Speed read

This month, we look at two taxpayer victories in CGT cases: concerning principal private residence relief (in Lee) and CGT on the disposal of a property between separating spouses (in Wilmore), the latter indicating that the tribunal may be sympathetic to events preceding the recent rule change in this context. Breen considers case management issues in a domicile claim scenario. Two cases, Chisnall and Kay, both involve share valuation disputes with HMRC, where differing conclusions were reached. White Breeze Ltd makes it clear again that ill-health will not be considered a reasonable excuse for the late filing of a (corporation) tax return. Finally, Modha continues the trend of robust denial of SDLT mixed-use claims by the tribunal.

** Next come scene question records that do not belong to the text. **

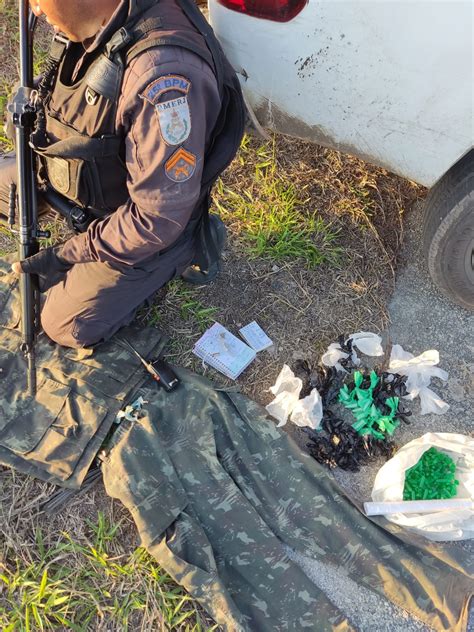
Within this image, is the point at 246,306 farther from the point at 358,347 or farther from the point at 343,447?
the point at 343,447

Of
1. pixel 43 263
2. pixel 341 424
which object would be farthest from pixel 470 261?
pixel 43 263

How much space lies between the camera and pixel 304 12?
221 centimetres

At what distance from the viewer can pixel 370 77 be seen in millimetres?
2293

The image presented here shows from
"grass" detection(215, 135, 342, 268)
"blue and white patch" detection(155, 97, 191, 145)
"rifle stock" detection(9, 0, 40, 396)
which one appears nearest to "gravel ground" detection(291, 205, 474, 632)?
"grass" detection(215, 135, 342, 268)

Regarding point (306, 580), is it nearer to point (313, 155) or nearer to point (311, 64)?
point (311, 64)

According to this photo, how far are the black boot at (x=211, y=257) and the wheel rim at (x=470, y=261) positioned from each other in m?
1.33

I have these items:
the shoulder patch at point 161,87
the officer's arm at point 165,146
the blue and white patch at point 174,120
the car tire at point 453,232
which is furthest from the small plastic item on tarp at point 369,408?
the shoulder patch at point 161,87

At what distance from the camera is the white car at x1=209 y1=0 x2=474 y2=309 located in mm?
2135

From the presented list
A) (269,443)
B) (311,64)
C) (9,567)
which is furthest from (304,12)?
(9,567)

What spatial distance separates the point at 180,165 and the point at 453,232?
155 cm

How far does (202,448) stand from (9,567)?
1.04 meters

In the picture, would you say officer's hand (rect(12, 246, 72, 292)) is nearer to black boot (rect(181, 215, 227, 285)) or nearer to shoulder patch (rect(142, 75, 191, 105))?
black boot (rect(181, 215, 227, 285))

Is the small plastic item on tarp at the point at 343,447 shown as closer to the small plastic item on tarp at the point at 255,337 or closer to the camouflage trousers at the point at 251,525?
the camouflage trousers at the point at 251,525

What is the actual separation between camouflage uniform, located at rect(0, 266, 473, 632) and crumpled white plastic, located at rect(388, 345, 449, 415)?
0.72 m
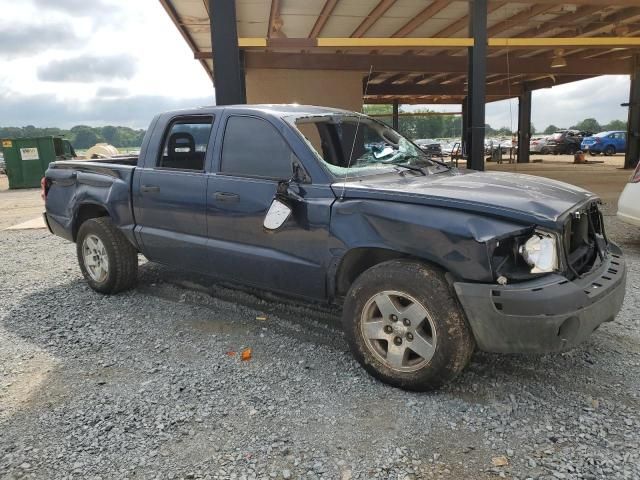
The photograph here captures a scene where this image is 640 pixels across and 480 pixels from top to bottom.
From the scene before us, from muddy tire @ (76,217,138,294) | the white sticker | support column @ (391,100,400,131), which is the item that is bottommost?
muddy tire @ (76,217,138,294)

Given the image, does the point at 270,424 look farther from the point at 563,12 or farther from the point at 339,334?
the point at 563,12

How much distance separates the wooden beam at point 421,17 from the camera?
32.5 ft

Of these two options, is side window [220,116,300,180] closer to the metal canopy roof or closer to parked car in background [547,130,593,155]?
the metal canopy roof

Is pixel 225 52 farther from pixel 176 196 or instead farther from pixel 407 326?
pixel 407 326

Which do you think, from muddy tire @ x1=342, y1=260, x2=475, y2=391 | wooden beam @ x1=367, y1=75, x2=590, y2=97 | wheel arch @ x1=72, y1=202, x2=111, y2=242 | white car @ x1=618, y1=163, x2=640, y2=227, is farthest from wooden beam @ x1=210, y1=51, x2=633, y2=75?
muddy tire @ x1=342, y1=260, x2=475, y2=391

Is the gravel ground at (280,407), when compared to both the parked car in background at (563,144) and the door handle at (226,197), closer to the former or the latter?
the door handle at (226,197)

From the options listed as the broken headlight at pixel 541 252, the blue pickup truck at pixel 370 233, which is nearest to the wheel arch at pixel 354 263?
the blue pickup truck at pixel 370 233

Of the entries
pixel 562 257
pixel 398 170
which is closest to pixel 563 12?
pixel 398 170

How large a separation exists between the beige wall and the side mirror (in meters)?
10.3

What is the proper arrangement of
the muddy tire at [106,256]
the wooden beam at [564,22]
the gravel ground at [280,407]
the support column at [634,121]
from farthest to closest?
the support column at [634,121]
the wooden beam at [564,22]
the muddy tire at [106,256]
the gravel ground at [280,407]

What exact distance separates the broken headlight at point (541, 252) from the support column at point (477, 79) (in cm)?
716

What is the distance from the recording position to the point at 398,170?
386cm

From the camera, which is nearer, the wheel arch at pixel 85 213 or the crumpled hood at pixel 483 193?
the crumpled hood at pixel 483 193

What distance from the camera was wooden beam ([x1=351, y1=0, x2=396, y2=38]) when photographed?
33.4 feet
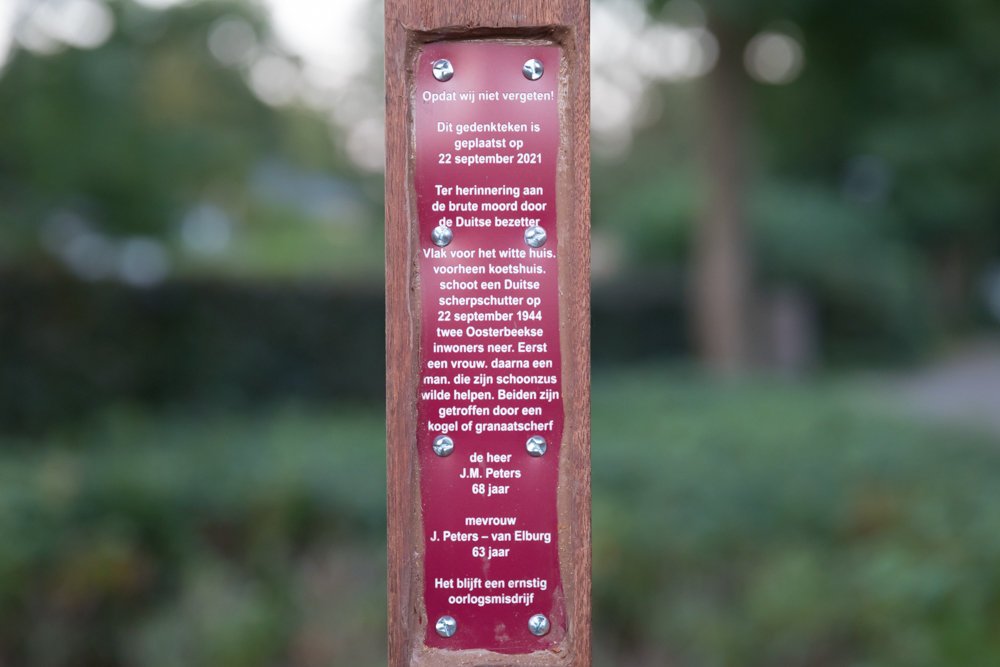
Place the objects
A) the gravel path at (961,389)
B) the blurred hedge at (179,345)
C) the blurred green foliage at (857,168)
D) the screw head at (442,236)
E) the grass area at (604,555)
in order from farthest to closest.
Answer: the gravel path at (961,389) < the blurred hedge at (179,345) < the blurred green foliage at (857,168) < the grass area at (604,555) < the screw head at (442,236)

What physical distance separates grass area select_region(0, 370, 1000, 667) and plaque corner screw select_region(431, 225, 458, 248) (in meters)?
2.29

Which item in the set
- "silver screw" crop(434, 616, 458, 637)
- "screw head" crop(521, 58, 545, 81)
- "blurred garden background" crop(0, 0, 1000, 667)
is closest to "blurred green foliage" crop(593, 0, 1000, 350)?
"blurred garden background" crop(0, 0, 1000, 667)

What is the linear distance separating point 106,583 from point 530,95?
318cm

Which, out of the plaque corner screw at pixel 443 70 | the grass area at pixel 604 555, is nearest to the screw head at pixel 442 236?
the plaque corner screw at pixel 443 70

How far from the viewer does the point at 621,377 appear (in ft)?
36.9

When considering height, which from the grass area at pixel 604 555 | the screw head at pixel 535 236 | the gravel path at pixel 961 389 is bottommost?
the gravel path at pixel 961 389

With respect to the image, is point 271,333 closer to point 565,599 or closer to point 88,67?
point 88,67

Taxpayer successes in CGT cases

Two recent taxpayer victories involving CGT provide interesting insight into the operation of reliefs on the disposal of property.

In HMRC v G Lee and another [2023] UKUT 242 (TCC), the Upper Tribunal (UT) considered principal private residence relief (PPR) (TCGA 1992 ss 222–226B).

The facts of the case were straightforward. The taxpayers bought a plot of land in October 2010 and demolished the existing house on it. They then built a new house on the land which they moved into in March 2013, before selling it in May 2014, claiming PPR on the resultant gain.

The dispute between HMRC and the taxpayers arose not over the availability but over the extent of the available relief. HMRC's position was that 'period of ownership' referred to the length of ownership of the plot of land rather than of the new dwelling-house (as the taxpayers argued, and the FTT held). Accordingly, HMRC said that only partial relief was available, specifically for the period March 2013 to May 2014.

Dismissing HMRC's appeal, the UT upheld the decision of the FTT that 'period of ownership' of a dwelling-house meant the period during which the relevant house was in existence, and did not include a longer period of ownership of the land before the house was built.

The decision provides helpful clarity on the definition of 'period of ownership', the previous case law which had often resulted in decisions that were difficult to reconcile. With HMRC since announcing that it will not appeal, the case now sets a precedent, and it will be interesting to see if it will prompt further claims for refunds from developers who have been refused PPR by HMRC on similar grounds.

In Wilmore v HMRC [2023] UKFTT 858 (TC), the FTT considered the applicability of TCGA 1992 s 58 to the division of matrimonial assets following a separation, which has long been a controversial subject, particularly as the relief is less generous than the spouse exemption for inheritance tax.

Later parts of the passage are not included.